Debt ratio can help investors analyze the company’s ability to pay the principal and interest on outstanding debt. These ratios reveal how companies finance their asset purchases and their ability to withstand economic turmoil. They also indicate whether the company is using debt responsibly to develop its business, or is overly dependent on debt to meet core obligations. The latter may mean trouble in the near future.
Certain debt ratios should be compared with benchmarks, while other debt ratios are more subjective and compare better with industry peers and the broader market ratio. For large retailers such as Wal-Mart (WMT), the most reliable debt ratios are debt-to-equity ratio, interest coverage ratio, and cash flow to debt ratio.
- Investors use debt ratios to analyze how companies finance their asset purchases and the company’s ability to repay outstanding debts.
- The three debt ratios commonly used to evaluate a company are debt-to-equity ratio, interest coverage ratio, and cash flow debt ratio.
- A high debt-to-equity ratio indicates that the company relies on debt rather than equity to finance its asset purchases.
- As of October 31, 2020, Wal-Mart’s debt-to-equity ratio was 1.87, a figure indicating that the company is using more debt than equity to finance its asset purchases.
Debt to equity ratio
The debt-to-equity (D/E) ratio compares the percentage of a company’s debt-financed assets to equity financing. It is calculated by dividing total liabilities by total shareholders’ equity. A high D/E ratio indicates that the company is more leveraged and relies more on debt to finance asset purchases. Although the use of leverage is not inherently a bad thing, using too much leverage can put the company in a dangerous situation.
As of October 31, 2020, Walmart’s D/E ratio is 1.87.This is a healthy number and has been very stable for the past ten years. This shows that the company is using more debt than equity to finance asset purchases, but its debt management practices have not wavered for several years, and even in times of economic turmoil, the company has not used too much debt.
Compared to its main competitors, Wal-Mart has a low D/E ratio, with Target’s ratio being 2.8 in the fiscal quarter ended October 31, 2020.
Interest coverage ratio
The interest coverage ratio measures the number of times a company can use its current earnings to pay interest on its outstanding debt. It is calculated by dividing profit before interest and taxes (EBIT) by interest expense.

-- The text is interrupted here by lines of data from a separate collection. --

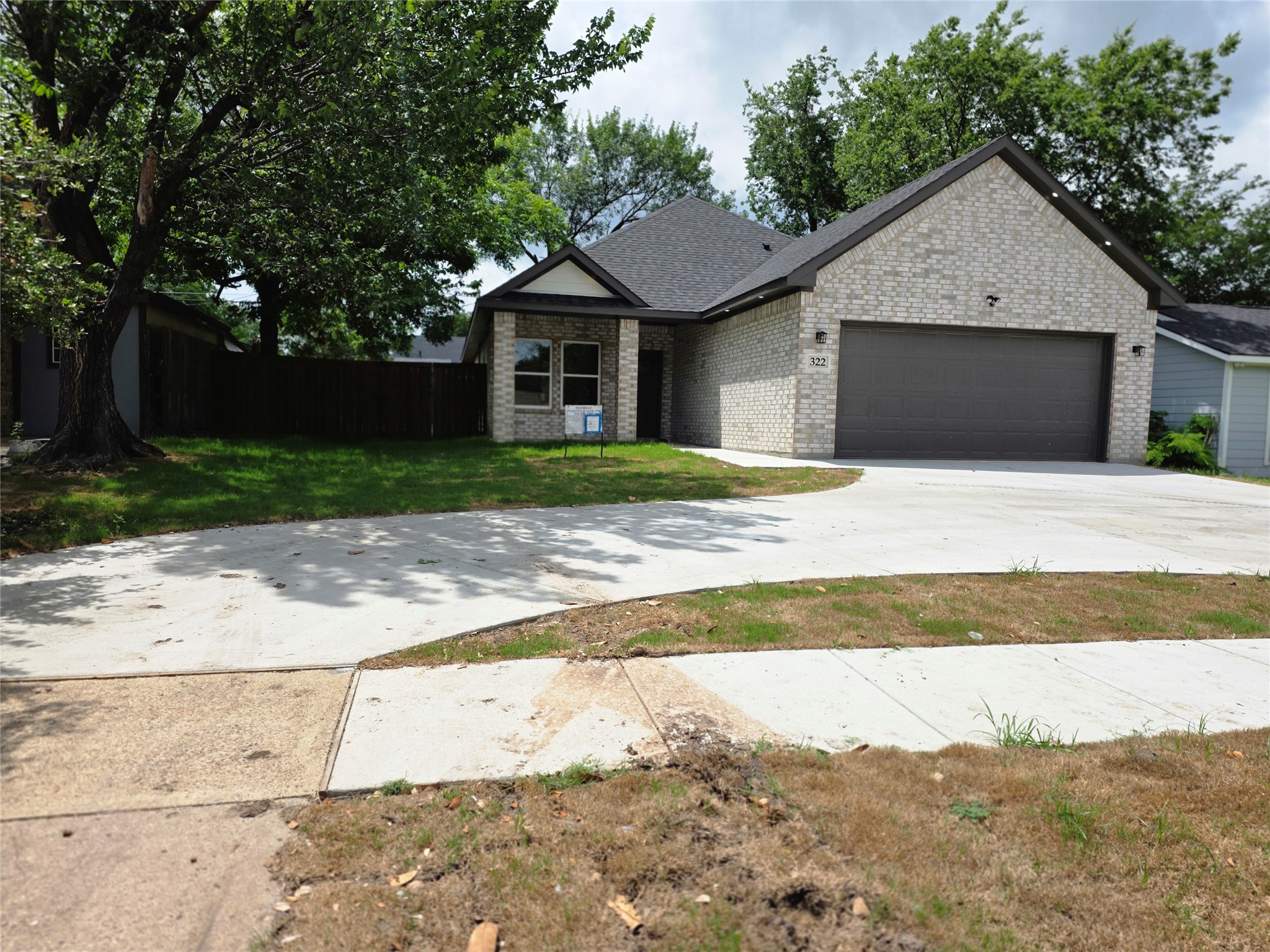 322 W Brownlee Avenue Dallas TX 75224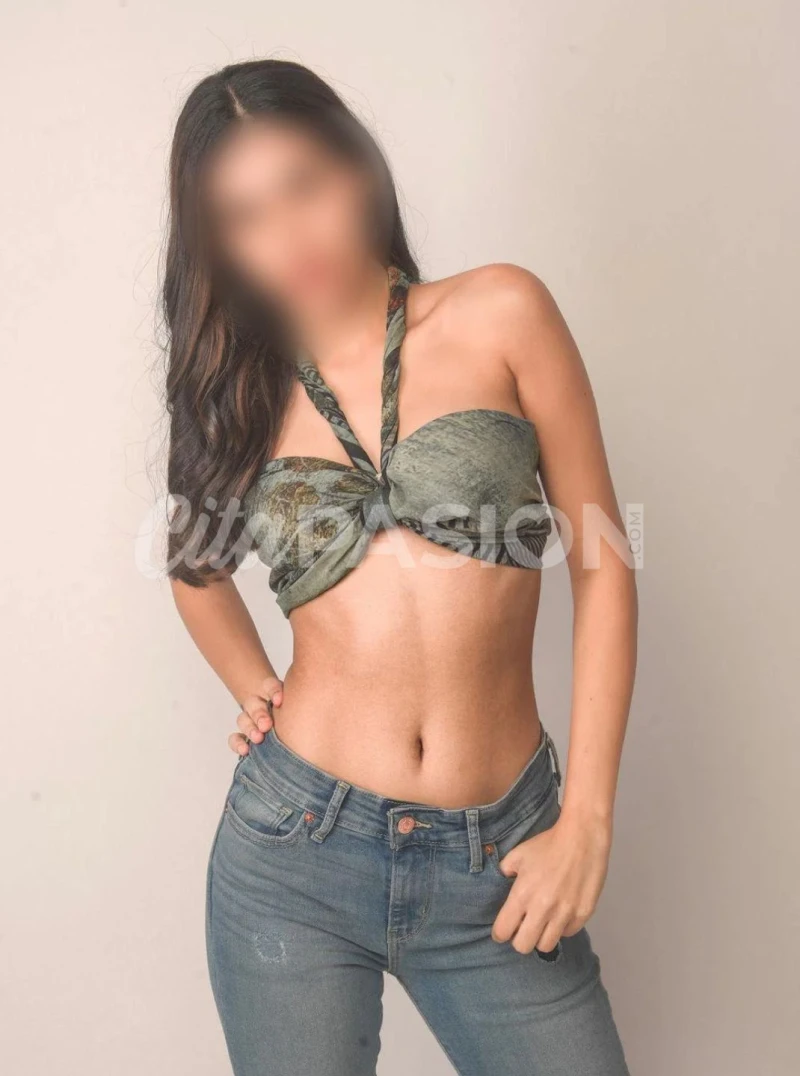 VERONICA 611201602 | Escort en Pamplona. Jovencita especial...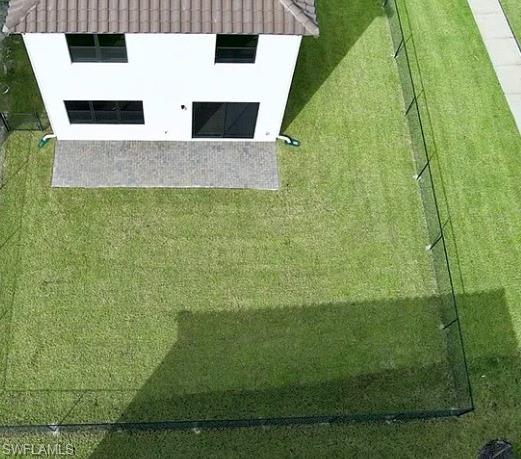 MAPLE RIDGE - Residential Lease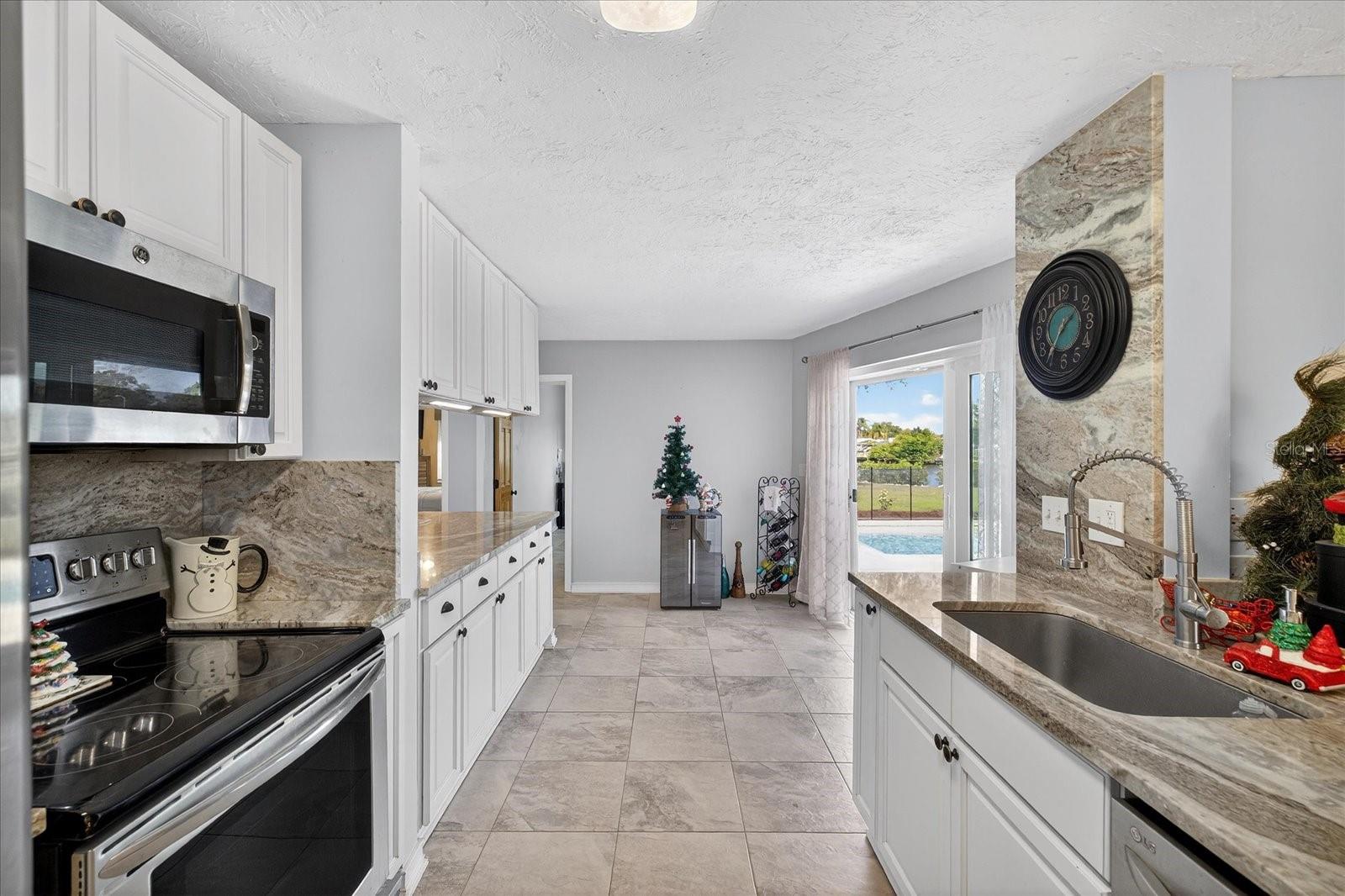 Image 14 of 64 For 853 Seacrest Drive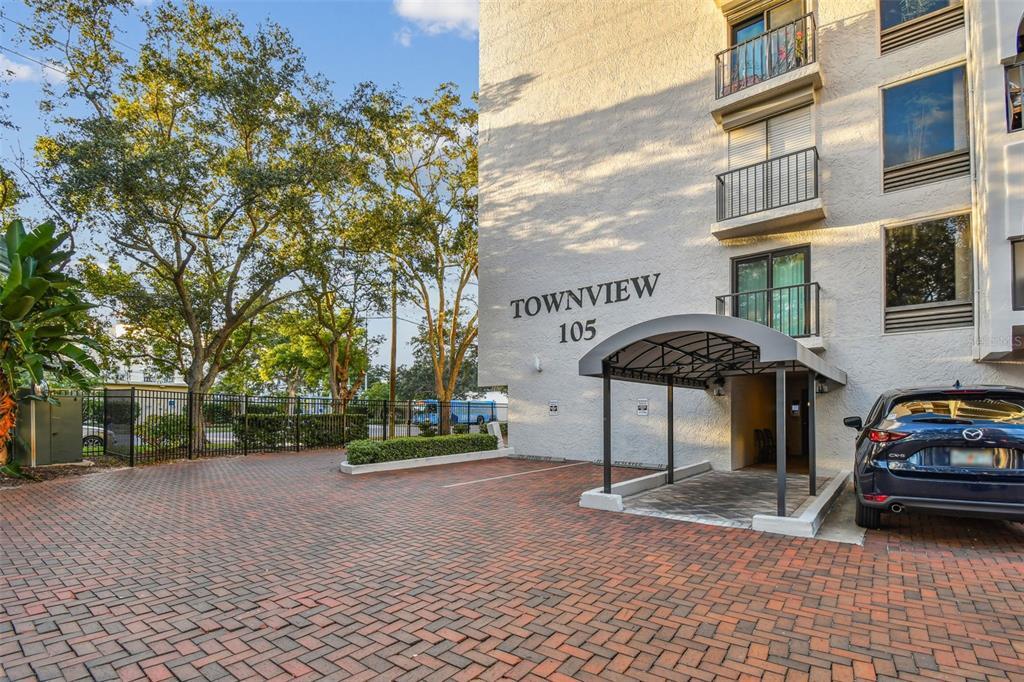 105 4th Ave NE in St. Petersburg, FL - Foto de edificio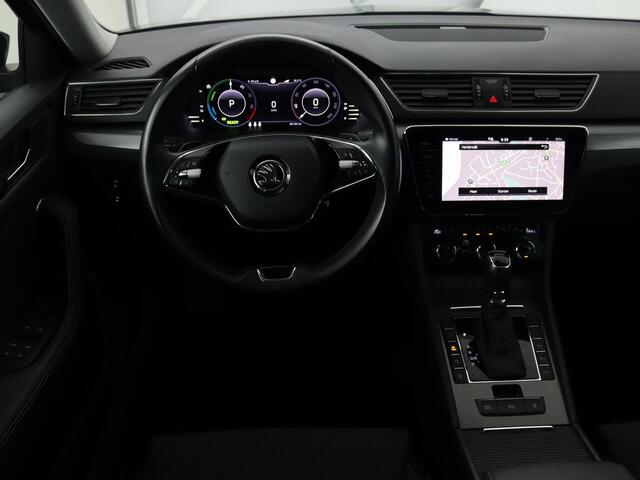 Skoda SUPERB 1.4 TSI iV Business Edition Plus | Panoramadak | Stoel & stuurverwarming | Camera | Memory | Virtual Cockpit | Achterbankverwarming | Carplay | Navigatie | Full LED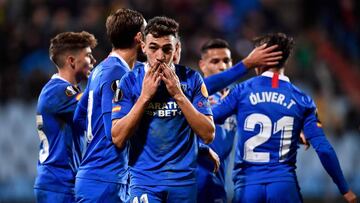 Sevilla&#039;s Spanish forward Munir El Haddadi (2L) celebrates with his teammates after scoring a goal during the UEFA Europa League group A football match between Sevilla and F91 Dudelange at the Josy Barthel stadium in Luxembourg on 7 Novembre 2019. (P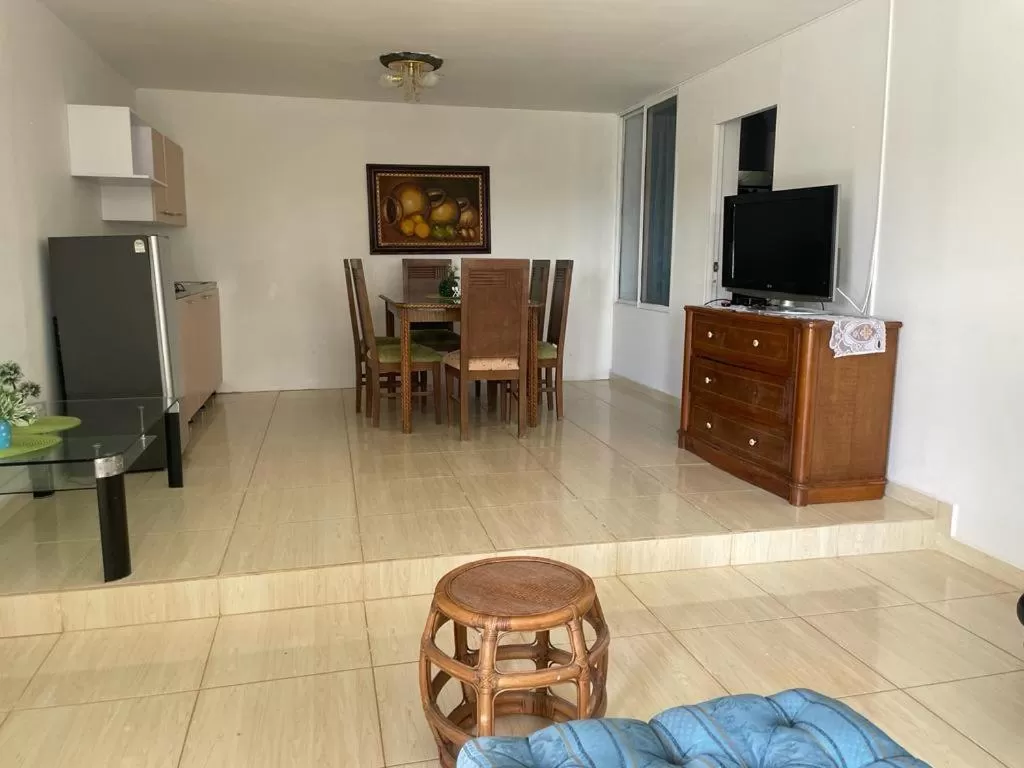 TV/Entertainment Center in Paradise Lake Finca Hotel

The high ratio means that the company is unlikely to default on debt in the near future. Most analysts agree that the absolute minimum acceptable interest coverage ratio is 1.5, although value investors prefer companies with significantly higher numbers.
Walmart’s interest coverage ratio for the third quarter of fiscal 2020 was 10.7.Walmart’s interest coverage ratio began to decline sharply in 2017, then bottomed out at the end of 2018, and then rebounded to a multi-year high in January 2021. The decline was due to the decline in profit before interest and taxes. For Target, the interest coverage ratio for the same quarter was 3.1.In the first nine months of 2020, Wal-Mart’s interest coverage ratio was 9.5. At the same time, Target was 5.4 during the same period. In general, Wal-Mart has more profit before interest and taxes to cover interest expenses.
Cash flow to debt ratio
The ratio of cash flow to debt is calculated as operating cash flow divided by total debt, which measures the percentage of total debt that the company can pay with current cash flow. This is an effective indicator to be considered together with the interest coverage ratio, because it only includes income that is actually realized in the form of cash.
This indicator is best calculated using annual data. Therefore, in the 2020 fiscal year (as of January 1, 2020), Walmart’s cash flow to debt ratio is 0.58, which means that its annual current operating cash flow can cover 58% of its debt.It is very important to see this trend as an indicator of the company’s commitment to responsible debt management in the future. Target’s cash flow to debt ratio for fiscal year 2020 (as of February 1, 2020) is 0.63.